During the first Gulf War in the early 1990s broadcast journalism defined how the West perceived the conflict. “News media turned the Gulf War into a fight between evenly matched opponents,” Paris & Donovan state, “but did not mention or show the uneven damage and death toll: 20,000 dead Iraqi soldiers and an estimated 75,000 civilian casualties, compared with 286 deaths of American soldiers.” Referring to The Gulf War Did Not Take Place (1993) by media theorist Jean Baudrillard, they argue that “US media mythologized the conflict through the stylized misrepresentation of events, justifying a colonization effort by a country with a strong and well-resourced military. These images were real images. What was manipulative was how they were contextualized, interpreted, and broadcast around the clock on cable television.”

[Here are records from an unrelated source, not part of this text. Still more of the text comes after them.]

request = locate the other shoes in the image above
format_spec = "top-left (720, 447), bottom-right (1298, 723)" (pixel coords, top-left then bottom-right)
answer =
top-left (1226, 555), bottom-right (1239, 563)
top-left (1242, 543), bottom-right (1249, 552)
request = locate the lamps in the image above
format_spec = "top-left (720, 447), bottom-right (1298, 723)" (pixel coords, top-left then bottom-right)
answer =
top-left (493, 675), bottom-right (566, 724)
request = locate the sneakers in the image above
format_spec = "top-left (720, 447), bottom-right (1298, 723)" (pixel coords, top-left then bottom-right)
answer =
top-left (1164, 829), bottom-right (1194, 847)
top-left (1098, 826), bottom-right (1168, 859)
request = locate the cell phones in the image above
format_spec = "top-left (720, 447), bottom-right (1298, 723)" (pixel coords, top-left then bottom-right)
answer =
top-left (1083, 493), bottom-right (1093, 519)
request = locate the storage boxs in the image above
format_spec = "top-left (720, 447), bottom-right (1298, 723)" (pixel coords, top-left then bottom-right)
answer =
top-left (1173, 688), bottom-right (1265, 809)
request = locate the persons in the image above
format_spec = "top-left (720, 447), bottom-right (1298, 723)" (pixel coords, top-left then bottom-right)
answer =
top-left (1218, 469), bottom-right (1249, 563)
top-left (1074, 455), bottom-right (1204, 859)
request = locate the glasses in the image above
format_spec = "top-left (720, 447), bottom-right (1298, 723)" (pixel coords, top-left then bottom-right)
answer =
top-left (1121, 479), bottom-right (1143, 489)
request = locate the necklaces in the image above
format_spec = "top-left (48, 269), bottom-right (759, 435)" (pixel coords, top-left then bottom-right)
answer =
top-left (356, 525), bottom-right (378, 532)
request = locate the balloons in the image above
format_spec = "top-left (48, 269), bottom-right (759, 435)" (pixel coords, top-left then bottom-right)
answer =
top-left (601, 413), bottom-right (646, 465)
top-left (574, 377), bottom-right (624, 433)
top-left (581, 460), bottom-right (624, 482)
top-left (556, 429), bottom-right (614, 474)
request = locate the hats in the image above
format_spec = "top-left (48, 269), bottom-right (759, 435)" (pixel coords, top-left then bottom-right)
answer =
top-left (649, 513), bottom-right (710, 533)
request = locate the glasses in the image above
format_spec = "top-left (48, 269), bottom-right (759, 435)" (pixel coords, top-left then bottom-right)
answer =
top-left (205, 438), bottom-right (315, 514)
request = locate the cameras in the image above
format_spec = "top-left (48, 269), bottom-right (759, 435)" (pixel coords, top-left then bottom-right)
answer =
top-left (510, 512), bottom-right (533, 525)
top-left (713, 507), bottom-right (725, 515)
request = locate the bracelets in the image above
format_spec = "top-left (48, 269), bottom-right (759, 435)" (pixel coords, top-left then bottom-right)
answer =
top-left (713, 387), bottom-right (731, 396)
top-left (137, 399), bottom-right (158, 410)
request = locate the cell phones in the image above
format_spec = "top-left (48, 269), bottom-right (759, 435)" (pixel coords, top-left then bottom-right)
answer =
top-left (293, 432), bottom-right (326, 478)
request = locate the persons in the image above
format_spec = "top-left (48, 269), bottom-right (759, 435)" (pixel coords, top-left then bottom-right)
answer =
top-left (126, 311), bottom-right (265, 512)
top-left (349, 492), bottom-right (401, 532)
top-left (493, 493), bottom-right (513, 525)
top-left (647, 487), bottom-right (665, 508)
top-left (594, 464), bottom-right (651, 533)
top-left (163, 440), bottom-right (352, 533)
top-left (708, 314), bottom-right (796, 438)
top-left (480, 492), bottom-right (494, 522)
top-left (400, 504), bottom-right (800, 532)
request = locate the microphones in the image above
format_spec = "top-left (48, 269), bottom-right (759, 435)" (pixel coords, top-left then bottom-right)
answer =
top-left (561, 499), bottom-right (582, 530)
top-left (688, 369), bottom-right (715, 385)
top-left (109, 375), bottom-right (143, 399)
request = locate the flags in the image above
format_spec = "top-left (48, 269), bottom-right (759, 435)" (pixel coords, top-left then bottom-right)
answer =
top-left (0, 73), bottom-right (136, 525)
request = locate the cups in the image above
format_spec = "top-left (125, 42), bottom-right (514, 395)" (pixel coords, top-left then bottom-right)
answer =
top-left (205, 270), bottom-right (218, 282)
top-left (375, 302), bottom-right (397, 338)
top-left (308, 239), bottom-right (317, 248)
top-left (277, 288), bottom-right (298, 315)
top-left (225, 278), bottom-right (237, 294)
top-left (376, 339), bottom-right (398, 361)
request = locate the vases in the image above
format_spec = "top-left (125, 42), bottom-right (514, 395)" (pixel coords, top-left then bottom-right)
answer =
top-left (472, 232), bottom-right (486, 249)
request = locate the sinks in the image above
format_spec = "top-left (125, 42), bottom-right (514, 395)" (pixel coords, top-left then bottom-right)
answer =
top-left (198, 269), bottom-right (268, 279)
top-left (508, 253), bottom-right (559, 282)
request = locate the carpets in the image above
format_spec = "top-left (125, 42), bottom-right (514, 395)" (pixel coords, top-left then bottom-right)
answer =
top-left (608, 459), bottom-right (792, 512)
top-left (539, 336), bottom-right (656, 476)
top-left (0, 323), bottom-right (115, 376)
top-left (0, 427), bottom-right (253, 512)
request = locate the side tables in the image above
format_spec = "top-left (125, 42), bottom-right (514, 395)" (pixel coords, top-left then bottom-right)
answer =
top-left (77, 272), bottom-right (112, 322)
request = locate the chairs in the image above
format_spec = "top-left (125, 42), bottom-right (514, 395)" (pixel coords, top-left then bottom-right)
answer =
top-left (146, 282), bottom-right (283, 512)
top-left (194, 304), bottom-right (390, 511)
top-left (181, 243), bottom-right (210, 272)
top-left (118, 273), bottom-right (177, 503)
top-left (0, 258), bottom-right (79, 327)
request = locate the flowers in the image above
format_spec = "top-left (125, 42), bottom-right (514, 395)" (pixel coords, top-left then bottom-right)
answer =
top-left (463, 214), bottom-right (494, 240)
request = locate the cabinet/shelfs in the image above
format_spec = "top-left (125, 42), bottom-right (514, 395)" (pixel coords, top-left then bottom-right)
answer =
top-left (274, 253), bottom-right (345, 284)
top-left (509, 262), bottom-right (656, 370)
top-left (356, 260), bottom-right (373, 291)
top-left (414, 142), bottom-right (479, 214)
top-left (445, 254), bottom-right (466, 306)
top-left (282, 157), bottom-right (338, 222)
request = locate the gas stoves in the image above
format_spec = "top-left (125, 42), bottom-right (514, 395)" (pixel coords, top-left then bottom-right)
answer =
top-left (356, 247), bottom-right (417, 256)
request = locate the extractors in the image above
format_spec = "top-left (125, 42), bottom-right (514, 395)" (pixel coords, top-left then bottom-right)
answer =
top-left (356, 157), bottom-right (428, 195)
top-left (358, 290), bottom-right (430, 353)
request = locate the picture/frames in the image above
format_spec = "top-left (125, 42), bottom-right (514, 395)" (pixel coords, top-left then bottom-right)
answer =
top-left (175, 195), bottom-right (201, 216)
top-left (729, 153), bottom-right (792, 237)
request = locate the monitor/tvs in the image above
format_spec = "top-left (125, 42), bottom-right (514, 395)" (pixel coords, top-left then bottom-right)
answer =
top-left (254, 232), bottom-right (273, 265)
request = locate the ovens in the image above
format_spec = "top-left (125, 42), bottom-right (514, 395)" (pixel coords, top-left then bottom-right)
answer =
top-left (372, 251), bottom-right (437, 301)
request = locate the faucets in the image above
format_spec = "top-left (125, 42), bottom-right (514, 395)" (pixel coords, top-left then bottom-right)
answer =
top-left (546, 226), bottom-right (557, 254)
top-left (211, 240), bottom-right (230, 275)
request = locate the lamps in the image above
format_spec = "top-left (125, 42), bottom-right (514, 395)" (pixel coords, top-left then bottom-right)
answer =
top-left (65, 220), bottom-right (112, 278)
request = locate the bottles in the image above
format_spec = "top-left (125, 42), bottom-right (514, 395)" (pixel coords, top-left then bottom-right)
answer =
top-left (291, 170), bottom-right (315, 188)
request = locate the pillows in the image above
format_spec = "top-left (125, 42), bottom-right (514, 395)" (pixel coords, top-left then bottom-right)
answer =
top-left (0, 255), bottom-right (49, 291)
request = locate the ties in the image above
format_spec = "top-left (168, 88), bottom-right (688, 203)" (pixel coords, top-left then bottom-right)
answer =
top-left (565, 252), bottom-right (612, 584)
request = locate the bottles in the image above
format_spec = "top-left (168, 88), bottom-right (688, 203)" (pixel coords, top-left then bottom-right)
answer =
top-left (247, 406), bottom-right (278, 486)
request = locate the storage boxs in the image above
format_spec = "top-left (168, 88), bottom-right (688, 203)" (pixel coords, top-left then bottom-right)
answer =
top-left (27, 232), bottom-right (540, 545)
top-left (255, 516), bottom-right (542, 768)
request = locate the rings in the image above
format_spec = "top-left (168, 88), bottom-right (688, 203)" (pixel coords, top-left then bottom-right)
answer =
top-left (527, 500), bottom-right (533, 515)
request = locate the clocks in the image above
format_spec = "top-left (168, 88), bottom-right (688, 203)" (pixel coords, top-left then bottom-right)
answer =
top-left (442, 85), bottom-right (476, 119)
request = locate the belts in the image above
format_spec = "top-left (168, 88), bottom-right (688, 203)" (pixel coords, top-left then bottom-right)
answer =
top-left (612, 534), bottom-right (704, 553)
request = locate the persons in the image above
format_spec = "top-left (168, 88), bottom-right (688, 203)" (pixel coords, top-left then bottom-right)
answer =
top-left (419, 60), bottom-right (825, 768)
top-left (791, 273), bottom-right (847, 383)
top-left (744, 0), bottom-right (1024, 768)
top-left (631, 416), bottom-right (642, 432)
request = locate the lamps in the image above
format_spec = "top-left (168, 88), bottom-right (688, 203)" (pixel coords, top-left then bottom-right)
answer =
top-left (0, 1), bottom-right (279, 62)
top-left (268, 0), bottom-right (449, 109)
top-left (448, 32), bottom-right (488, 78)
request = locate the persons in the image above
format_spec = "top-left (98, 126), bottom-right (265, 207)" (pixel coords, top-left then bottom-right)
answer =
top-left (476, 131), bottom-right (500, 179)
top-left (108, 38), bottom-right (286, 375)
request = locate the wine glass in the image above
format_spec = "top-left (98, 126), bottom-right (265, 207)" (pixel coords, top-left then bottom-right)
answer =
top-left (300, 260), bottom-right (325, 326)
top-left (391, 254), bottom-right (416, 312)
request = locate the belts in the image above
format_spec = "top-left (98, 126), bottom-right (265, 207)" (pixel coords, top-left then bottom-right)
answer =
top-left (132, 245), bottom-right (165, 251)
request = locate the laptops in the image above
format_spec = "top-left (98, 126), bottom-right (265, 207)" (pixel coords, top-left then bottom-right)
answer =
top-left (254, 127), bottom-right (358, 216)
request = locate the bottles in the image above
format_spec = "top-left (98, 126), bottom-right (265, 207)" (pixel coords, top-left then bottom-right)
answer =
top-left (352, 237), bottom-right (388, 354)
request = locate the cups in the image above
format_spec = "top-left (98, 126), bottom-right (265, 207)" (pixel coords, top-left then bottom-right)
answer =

Two technological developments set the stage for what Paris & Donovan call “cheap fakes” – the rise of social media platforms and the camera feature of mobile phones. “The combination of mobile cameras and social media,” they contend, “radically expanded the possibilities of who could distribute photographic media, to whom, and at what speeds.” Techniques of cheap fakes include photoshopping, lookalikes, decontextualization, and speeding and slowing moving images.
In a piece titled Photoshop for Democracy posted to MIT Technology Review dated June 4, 2004, cultural scholar Henry Jenkins analyzed a number of online communities that used image manipulation software and social media to make “participatory culture [become] participatory government.” He referred to an image with faces of George W. Bush, Colin Powell and Donald Rumsfeld grafted onto the Three Stooges and argued that this use of Photoshop is a meaningful way for the public to hold elected officials accountable.
Paris & Donovan adopt Jenkins’ argument about Photoshop as illustrative of an important component of the history of evidence. “While the already-dominant shapers of discourse centralize power through expert interpretation,” they assert, “members of the public can redistribute that power when they have the ability to spread expressive messages at larger scales, with less expert oversight than ever before.” The image of the Three Stooges drives the point home. The manipulated image does not make an evidentiary claim. It is like a political cartoon or a protest sign – an expression of political belief. Image manipulation tools like Photoshop can therefore only have real consequences for individuals when expression is not clearly distinguishable from evidence.
Deepfakes are not going away and it is unlikely that the problems associated with image manipulation will be solved solely by legislation or the courts.
There can be no question in Canadian law that there is a reasonable expectation of privacy in the image of one’s own face. Although it has been held that a photograph may not rise to the level of core biographical information, or that it represents the “ultimate essence” of an individual’s “personal being”, it has been held that a photograph is “personal information” under the Privacy Act, RSC 1985, c P-21, s 3. Yet, it is common for law enforcement to obtain photographs contained in government databases without judicial authorization. (See e.g., R v Flintroy, 2018 BCSC 1692 per Williams J. at para 25)
In an article titled AI can’t protect us from deepfakes, argues new report posted to The Verge blog on September 18, 2019, Zoe Schiffer quoted David Greene, Civil Liberties Director at the Electronic Frontier Foundation, who emphasized that fake videos can have important uses in political commentary, parody, and anonymizing people who need identity protection. “If there’s going to be a deepfakes law,” Greene said, “it needs to account for free speech.”